How about a tab like skin for Pivot? Behavior of Pivot is closer to TabControl in WPF.

The main point of this proposal is to make the migration from the WCT TabView to the WinUI easier for people who preferred the WCT look of TabView.

make the migration from the WCT TabView to the WinUI

I did migration from WCT TabView to WinUI Pivot - I do need the pivot-like behavior instead of TabView. I remember that TabView didn't satisfy me.

make the migration from the WCT TabView to the WinUI

I did migration from WCT TabView to WinUI Pivot - I do need the pivot-like behavior instead of TabView. I remember that TabView didn't satisfy me.

No reason to not keep using the Pivot then

If you need Pivot behavior, neither WCT TabView nor the WinUI TabView would be a good choice. WinUI TabView has replaced the WCT TabView and with feature parity of WinUI and WCT TabView, WCT TabView was deprecated. That's why I was proposing making that upgrade path easier.

While investigating this, I noticed an issue for this that is a complete show stopper: there is no way to override the default TabViewItem style.

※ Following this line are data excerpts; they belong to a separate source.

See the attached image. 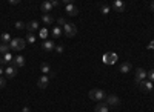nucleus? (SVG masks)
<instances>
[{
    "label": "nucleus",
    "mask_w": 154,
    "mask_h": 112,
    "mask_svg": "<svg viewBox=\"0 0 154 112\" xmlns=\"http://www.w3.org/2000/svg\"><path fill=\"white\" fill-rule=\"evenodd\" d=\"M111 6H112L114 11H117V12H123L125 11V2H122V0H114Z\"/></svg>",
    "instance_id": "nucleus-13"
},
{
    "label": "nucleus",
    "mask_w": 154,
    "mask_h": 112,
    "mask_svg": "<svg viewBox=\"0 0 154 112\" xmlns=\"http://www.w3.org/2000/svg\"><path fill=\"white\" fill-rule=\"evenodd\" d=\"M8 52H11L9 45H6V43H0V55H5V54H8Z\"/></svg>",
    "instance_id": "nucleus-21"
},
{
    "label": "nucleus",
    "mask_w": 154,
    "mask_h": 112,
    "mask_svg": "<svg viewBox=\"0 0 154 112\" xmlns=\"http://www.w3.org/2000/svg\"><path fill=\"white\" fill-rule=\"evenodd\" d=\"M25 63H26V61H25L23 55H16L14 60H12V66H14V68H23Z\"/></svg>",
    "instance_id": "nucleus-11"
},
{
    "label": "nucleus",
    "mask_w": 154,
    "mask_h": 112,
    "mask_svg": "<svg viewBox=\"0 0 154 112\" xmlns=\"http://www.w3.org/2000/svg\"><path fill=\"white\" fill-rule=\"evenodd\" d=\"M57 23H59L60 28H63V26L66 25V22H65V19H63V17H59V19H57Z\"/></svg>",
    "instance_id": "nucleus-29"
},
{
    "label": "nucleus",
    "mask_w": 154,
    "mask_h": 112,
    "mask_svg": "<svg viewBox=\"0 0 154 112\" xmlns=\"http://www.w3.org/2000/svg\"><path fill=\"white\" fill-rule=\"evenodd\" d=\"M40 11L43 12V14H49V12L53 11V3L48 2V0H46V2H42L40 3Z\"/></svg>",
    "instance_id": "nucleus-15"
},
{
    "label": "nucleus",
    "mask_w": 154,
    "mask_h": 112,
    "mask_svg": "<svg viewBox=\"0 0 154 112\" xmlns=\"http://www.w3.org/2000/svg\"><path fill=\"white\" fill-rule=\"evenodd\" d=\"M40 71L45 74V75H49L51 78H53V77L56 75V74H54V71H53V68H51L48 63H42V65H40Z\"/></svg>",
    "instance_id": "nucleus-9"
},
{
    "label": "nucleus",
    "mask_w": 154,
    "mask_h": 112,
    "mask_svg": "<svg viewBox=\"0 0 154 112\" xmlns=\"http://www.w3.org/2000/svg\"><path fill=\"white\" fill-rule=\"evenodd\" d=\"M131 63H130V61H125V63H122L120 65V68H119V71L122 72V74H128V72H130L131 71Z\"/></svg>",
    "instance_id": "nucleus-19"
},
{
    "label": "nucleus",
    "mask_w": 154,
    "mask_h": 112,
    "mask_svg": "<svg viewBox=\"0 0 154 112\" xmlns=\"http://www.w3.org/2000/svg\"><path fill=\"white\" fill-rule=\"evenodd\" d=\"M137 86L140 88V91H143V92H151V91L154 89V84H152V81H149V80H143V81H140Z\"/></svg>",
    "instance_id": "nucleus-7"
},
{
    "label": "nucleus",
    "mask_w": 154,
    "mask_h": 112,
    "mask_svg": "<svg viewBox=\"0 0 154 112\" xmlns=\"http://www.w3.org/2000/svg\"><path fill=\"white\" fill-rule=\"evenodd\" d=\"M42 22H43L45 25H53L54 19H53V16H51V14H43V16H42Z\"/></svg>",
    "instance_id": "nucleus-20"
},
{
    "label": "nucleus",
    "mask_w": 154,
    "mask_h": 112,
    "mask_svg": "<svg viewBox=\"0 0 154 112\" xmlns=\"http://www.w3.org/2000/svg\"><path fill=\"white\" fill-rule=\"evenodd\" d=\"M88 95H89L91 100H96V102H103L106 98V92L102 91V89H91Z\"/></svg>",
    "instance_id": "nucleus-3"
},
{
    "label": "nucleus",
    "mask_w": 154,
    "mask_h": 112,
    "mask_svg": "<svg viewBox=\"0 0 154 112\" xmlns=\"http://www.w3.org/2000/svg\"><path fill=\"white\" fill-rule=\"evenodd\" d=\"M3 74H5V69H3V66H0V77H3Z\"/></svg>",
    "instance_id": "nucleus-32"
},
{
    "label": "nucleus",
    "mask_w": 154,
    "mask_h": 112,
    "mask_svg": "<svg viewBox=\"0 0 154 112\" xmlns=\"http://www.w3.org/2000/svg\"><path fill=\"white\" fill-rule=\"evenodd\" d=\"M16 29H19V31H22V29H26V25H25L22 20H17V22H16Z\"/></svg>",
    "instance_id": "nucleus-26"
},
{
    "label": "nucleus",
    "mask_w": 154,
    "mask_h": 112,
    "mask_svg": "<svg viewBox=\"0 0 154 112\" xmlns=\"http://www.w3.org/2000/svg\"><path fill=\"white\" fill-rule=\"evenodd\" d=\"M9 3H11V5H19V0H11Z\"/></svg>",
    "instance_id": "nucleus-34"
},
{
    "label": "nucleus",
    "mask_w": 154,
    "mask_h": 112,
    "mask_svg": "<svg viewBox=\"0 0 154 112\" xmlns=\"http://www.w3.org/2000/svg\"><path fill=\"white\" fill-rule=\"evenodd\" d=\"M22 112H31V109H29L28 106H25V108L22 109Z\"/></svg>",
    "instance_id": "nucleus-33"
},
{
    "label": "nucleus",
    "mask_w": 154,
    "mask_h": 112,
    "mask_svg": "<svg viewBox=\"0 0 154 112\" xmlns=\"http://www.w3.org/2000/svg\"><path fill=\"white\" fill-rule=\"evenodd\" d=\"M16 75H17V68H14V66H8V68H5V77H6L8 80L14 78Z\"/></svg>",
    "instance_id": "nucleus-10"
},
{
    "label": "nucleus",
    "mask_w": 154,
    "mask_h": 112,
    "mask_svg": "<svg viewBox=\"0 0 154 112\" xmlns=\"http://www.w3.org/2000/svg\"><path fill=\"white\" fill-rule=\"evenodd\" d=\"M6 86V78H3V77H0V89H3Z\"/></svg>",
    "instance_id": "nucleus-30"
},
{
    "label": "nucleus",
    "mask_w": 154,
    "mask_h": 112,
    "mask_svg": "<svg viewBox=\"0 0 154 112\" xmlns=\"http://www.w3.org/2000/svg\"><path fill=\"white\" fill-rule=\"evenodd\" d=\"M146 75L149 77V81H154V69H151V71L146 74Z\"/></svg>",
    "instance_id": "nucleus-31"
},
{
    "label": "nucleus",
    "mask_w": 154,
    "mask_h": 112,
    "mask_svg": "<svg viewBox=\"0 0 154 112\" xmlns=\"http://www.w3.org/2000/svg\"><path fill=\"white\" fill-rule=\"evenodd\" d=\"M148 49H154V42H151V43L148 45Z\"/></svg>",
    "instance_id": "nucleus-35"
},
{
    "label": "nucleus",
    "mask_w": 154,
    "mask_h": 112,
    "mask_svg": "<svg viewBox=\"0 0 154 112\" xmlns=\"http://www.w3.org/2000/svg\"><path fill=\"white\" fill-rule=\"evenodd\" d=\"M49 80H51L49 75H42L40 78H38V81H37V86H38L40 89H45L46 86H48V83H49Z\"/></svg>",
    "instance_id": "nucleus-14"
},
{
    "label": "nucleus",
    "mask_w": 154,
    "mask_h": 112,
    "mask_svg": "<svg viewBox=\"0 0 154 112\" xmlns=\"http://www.w3.org/2000/svg\"><path fill=\"white\" fill-rule=\"evenodd\" d=\"M12 60H14V57H12L11 52H8L5 55H0V66H3L6 63H12Z\"/></svg>",
    "instance_id": "nucleus-17"
},
{
    "label": "nucleus",
    "mask_w": 154,
    "mask_h": 112,
    "mask_svg": "<svg viewBox=\"0 0 154 112\" xmlns=\"http://www.w3.org/2000/svg\"><path fill=\"white\" fill-rule=\"evenodd\" d=\"M109 9H111V8H109L108 5H105V3H103V5L100 6V12H102V14H103V16H108V12H109Z\"/></svg>",
    "instance_id": "nucleus-25"
},
{
    "label": "nucleus",
    "mask_w": 154,
    "mask_h": 112,
    "mask_svg": "<svg viewBox=\"0 0 154 112\" xmlns=\"http://www.w3.org/2000/svg\"><path fill=\"white\" fill-rule=\"evenodd\" d=\"M63 5H65V11H66V14L69 16V17H75L77 14H79V8H77L71 0H63L62 2Z\"/></svg>",
    "instance_id": "nucleus-2"
},
{
    "label": "nucleus",
    "mask_w": 154,
    "mask_h": 112,
    "mask_svg": "<svg viewBox=\"0 0 154 112\" xmlns=\"http://www.w3.org/2000/svg\"><path fill=\"white\" fill-rule=\"evenodd\" d=\"M54 48H56V45H54V42L53 40H45L43 42V45H42V49L45 52H51V51H54Z\"/></svg>",
    "instance_id": "nucleus-16"
},
{
    "label": "nucleus",
    "mask_w": 154,
    "mask_h": 112,
    "mask_svg": "<svg viewBox=\"0 0 154 112\" xmlns=\"http://www.w3.org/2000/svg\"><path fill=\"white\" fill-rule=\"evenodd\" d=\"M54 51H56L57 54H62L63 51H65V46H63V45H56V48H54Z\"/></svg>",
    "instance_id": "nucleus-28"
},
{
    "label": "nucleus",
    "mask_w": 154,
    "mask_h": 112,
    "mask_svg": "<svg viewBox=\"0 0 154 112\" xmlns=\"http://www.w3.org/2000/svg\"><path fill=\"white\" fill-rule=\"evenodd\" d=\"M62 31L65 32L66 37H74L77 34V28H75V25H72V23H66L65 26L62 28Z\"/></svg>",
    "instance_id": "nucleus-5"
},
{
    "label": "nucleus",
    "mask_w": 154,
    "mask_h": 112,
    "mask_svg": "<svg viewBox=\"0 0 154 112\" xmlns=\"http://www.w3.org/2000/svg\"><path fill=\"white\" fill-rule=\"evenodd\" d=\"M25 46H26V40L20 39V37H16V39H12L9 42V49L11 51H22V49H25Z\"/></svg>",
    "instance_id": "nucleus-1"
},
{
    "label": "nucleus",
    "mask_w": 154,
    "mask_h": 112,
    "mask_svg": "<svg viewBox=\"0 0 154 112\" xmlns=\"http://www.w3.org/2000/svg\"><path fill=\"white\" fill-rule=\"evenodd\" d=\"M62 28L60 26H56V28H53V37H54V39H59V37L62 35Z\"/></svg>",
    "instance_id": "nucleus-23"
},
{
    "label": "nucleus",
    "mask_w": 154,
    "mask_h": 112,
    "mask_svg": "<svg viewBox=\"0 0 154 112\" xmlns=\"http://www.w3.org/2000/svg\"><path fill=\"white\" fill-rule=\"evenodd\" d=\"M26 42H28L29 45H34V43H35V35L31 34V32H28V35H26Z\"/></svg>",
    "instance_id": "nucleus-24"
},
{
    "label": "nucleus",
    "mask_w": 154,
    "mask_h": 112,
    "mask_svg": "<svg viewBox=\"0 0 154 112\" xmlns=\"http://www.w3.org/2000/svg\"><path fill=\"white\" fill-rule=\"evenodd\" d=\"M149 8H151V11L154 12V2H151V5H149Z\"/></svg>",
    "instance_id": "nucleus-37"
},
{
    "label": "nucleus",
    "mask_w": 154,
    "mask_h": 112,
    "mask_svg": "<svg viewBox=\"0 0 154 112\" xmlns=\"http://www.w3.org/2000/svg\"><path fill=\"white\" fill-rule=\"evenodd\" d=\"M117 54H116V52H106L103 57H102V60H103V63L105 65H114L116 63V61H117Z\"/></svg>",
    "instance_id": "nucleus-6"
},
{
    "label": "nucleus",
    "mask_w": 154,
    "mask_h": 112,
    "mask_svg": "<svg viewBox=\"0 0 154 112\" xmlns=\"http://www.w3.org/2000/svg\"><path fill=\"white\" fill-rule=\"evenodd\" d=\"M146 71L143 69V68H139V69H136V84H139L140 81H143L145 78H146Z\"/></svg>",
    "instance_id": "nucleus-8"
},
{
    "label": "nucleus",
    "mask_w": 154,
    "mask_h": 112,
    "mask_svg": "<svg viewBox=\"0 0 154 112\" xmlns=\"http://www.w3.org/2000/svg\"><path fill=\"white\" fill-rule=\"evenodd\" d=\"M38 37H40V39H46V37H48V29L46 28H42L40 31H38Z\"/></svg>",
    "instance_id": "nucleus-27"
},
{
    "label": "nucleus",
    "mask_w": 154,
    "mask_h": 112,
    "mask_svg": "<svg viewBox=\"0 0 154 112\" xmlns=\"http://www.w3.org/2000/svg\"><path fill=\"white\" fill-rule=\"evenodd\" d=\"M109 111V106L105 103V102H100L97 106H96V109H94V112H108Z\"/></svg>",
    "instance_id": "nucleus-18"
},
{
    "label": "nucleus",
    "mask_w": 154,
    "mask_h": 112,
    "mask_svg": "<svg viewBox=\"0 0 154 112\" xmlns=\"http://www.w3.org/2000/svg\"><path fill=\"white\" fill-rule=\"evenodd\" d=\"M26 31L31 32V34L37 32V31H38V22H37V20H31V22H28V23H26Z\"/></svg>",
    "instance_id": "nucleus-12"
},
{
    "label": "nucleus",
    "mask_w": 154,
    "mask_h": 112,
    "mask_svg": "<svg viewBox=\"0 0 154 112\" xmlns=\"http://www.w3.org/2000/svg\"><path fill=\"white\" fill-rule=\"evenodd\" d=\"M51 3H53V6H59V2H57V0H53Z\"/></svg>",
    "instance_id": "nucleus-36"
},
{
    "label": "nucleus",
    "mask_w": 154,
    "mask_h": 112,
    "mask_svg": "<svg viewBox=\"0 0 154 112\" xmlns=\"http://www.w3.org/2000/svg\"><path fill=\"white\" fill-rule=\"evenodd\" d=\"M105 103H106L108 106H111V108H119V106H120V98L116 95V94H109V95H106V98H105Z\"/></svg>",
    "instance_id": "nucleus-4"
},
{
    "label": "nucleus",
    "mask_w": 154,
    "mask_h": 112,
    "mask_svg": "<svg viewBox=\"0 0 154 112\" xmlns=\"http://www.w3.org/2000/svg\"><path fill=\"white\" fill-rule=\"evenodd\" d=\"M0 39H2V43H6V45H9V42L12 40L11 35H9V32H3L2 35H0Z\"/></svg>",
    "instance_id": "nucleus-22"
}]
</instances>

Unlike some other controls, the TabViewItem does not follow the pattern...

Yeah, I've noticed this in a few places, I just called it out on the new Expander PR. There's a lot of general improvements to the templates that should be done for this across multiple controls in WinUI. Probably deserves its own general issue.

Edit: Filed https://github.com/microsoft/microsoft-ui-xaml/issues/3735

How about a tab like skin for Pivot? Behavior of Pivot is closer to TabControl in WPF.

Pivot was very much meant for touch-first experiences, it behaves oddly if you have scrolling content within it. It's not really like the TabControl in WPF at all. We had gone down the path at first of customizing Pivot to implement TabView in the Toolkit before we realized it should be its own control.

The new SwitchPresenter we're adding in the Toolkit should make basic scenarios work well (as we did for the new ColorPicker) if you don't need the swipe behavior and need heavy customization of a few static items.